Maricopa City Code §18.80.030 allows horses on lots at least one acre - up to three horses on one acre, plus one additional horse for each 3,000 square feet above one acre. Commercial livestock operations (horses, cattle, sheep, goats, ostriches, swine) require larger sites, and pens, corrals, and similar structures must be at least 200 feet from any residential, commercial, or industrial district.

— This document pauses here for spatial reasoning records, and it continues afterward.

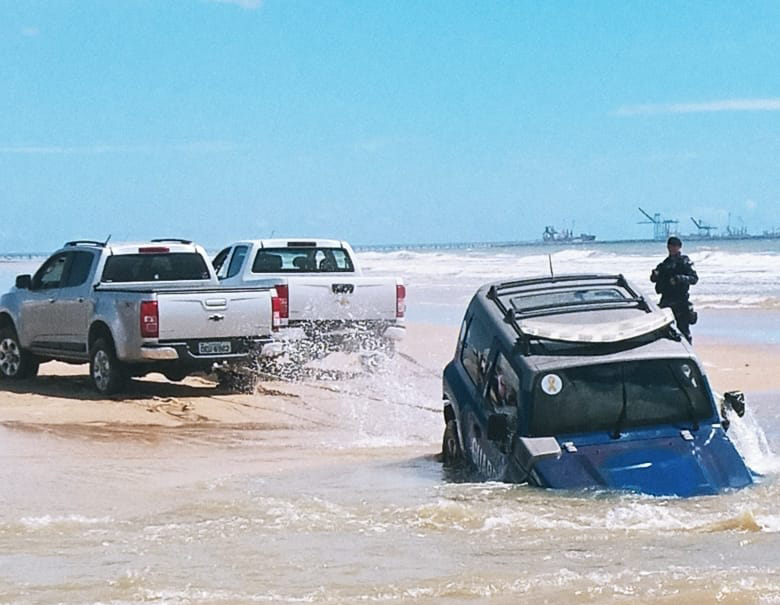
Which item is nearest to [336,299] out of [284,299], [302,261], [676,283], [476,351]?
[284,299]

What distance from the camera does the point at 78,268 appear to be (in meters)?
17.2

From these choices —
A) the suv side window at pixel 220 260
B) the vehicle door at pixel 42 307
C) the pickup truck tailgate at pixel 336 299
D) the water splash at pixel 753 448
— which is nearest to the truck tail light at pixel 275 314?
the pickup truck tailgate at pixel 336 299

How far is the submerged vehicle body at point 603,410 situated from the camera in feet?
30.7

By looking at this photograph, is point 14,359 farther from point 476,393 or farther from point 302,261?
point 476,393

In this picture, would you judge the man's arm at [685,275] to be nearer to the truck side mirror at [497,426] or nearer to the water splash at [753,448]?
the water splash at [753,448]

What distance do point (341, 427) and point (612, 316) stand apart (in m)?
4.83

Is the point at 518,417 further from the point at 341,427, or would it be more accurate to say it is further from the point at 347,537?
the point at 341,427

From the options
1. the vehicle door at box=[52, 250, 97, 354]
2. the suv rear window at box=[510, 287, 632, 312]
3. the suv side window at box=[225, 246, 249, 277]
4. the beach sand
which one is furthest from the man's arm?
the vehicle door at box=[52, 250, 97, 354]

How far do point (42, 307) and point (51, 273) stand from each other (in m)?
0.53

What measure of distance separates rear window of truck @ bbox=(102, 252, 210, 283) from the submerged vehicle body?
7.84m

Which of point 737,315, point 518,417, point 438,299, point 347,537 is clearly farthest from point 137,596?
point 438,299

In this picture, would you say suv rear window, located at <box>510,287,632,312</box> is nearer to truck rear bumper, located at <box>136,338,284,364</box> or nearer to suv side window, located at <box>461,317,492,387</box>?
suv side window, located at <box>461,317,492,387</box>

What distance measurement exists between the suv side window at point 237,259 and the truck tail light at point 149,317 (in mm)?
4001

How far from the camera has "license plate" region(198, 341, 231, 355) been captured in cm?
1574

Livestock and equestrian keeping in the City of Maricopa is governed by the city's zoning code, §18.80.030 (Animal keeping). For horses, the code allows keeping on lots that are at least one acre in size: up to three horses are allowed on one acre, and an additional horse is permitted for each 3,000 square feet of lot area above one acre. This acreage-and-density formula reflects Maricopa's mix of dense master-planned subdivisions (where horses are effectively excluded by lot size) and surrounding larger-lot and rural-edge parcels in Pinal County where equestrian use is traditional. For broader commercial agriculture, the code addresses the commercial breeding, raising, training, and grazing of horses, cattle, sheep, goats, ostriches, swine, and other livestock and sets siting standards: such operations require larger sites (reported minimum acreage in the area of ten acres), and pens, buildings, corrals, and similar structures may not be closer than 200 feet to any residential, commercial, or industrial district. These setbacks manage odor, dust, flies, and noise at the boundary between agricultural and developed land. Arizona's statewide cruelty-to-livestock framework (administered by the Arizona Department of Agriculture) also applies to care standards. As always, HOA CC&Rs in Maricopa subdivisions commonly prohibit livestock entirely regardless of zoning, and exact lot-by-lot allowances depend on the underlying zoning district - confirm with City of Maricopa Planning & Zoning.
Keeping horses on a lot under one acre, exceeding the per-acre horse density, or siting commercial-livestock pens and corrals within 200 feet of a residential, commercial, or industrial district violates §18.80.030 and is enforced by the city's Planning / Code Compliance division. Inadequate animal care can additionally trigger Arizona's cruelty-to-livestock enforcement through the Department of Agriculture. Remedies range from abatement notices to civil penalties under the city code's enforcement provisions.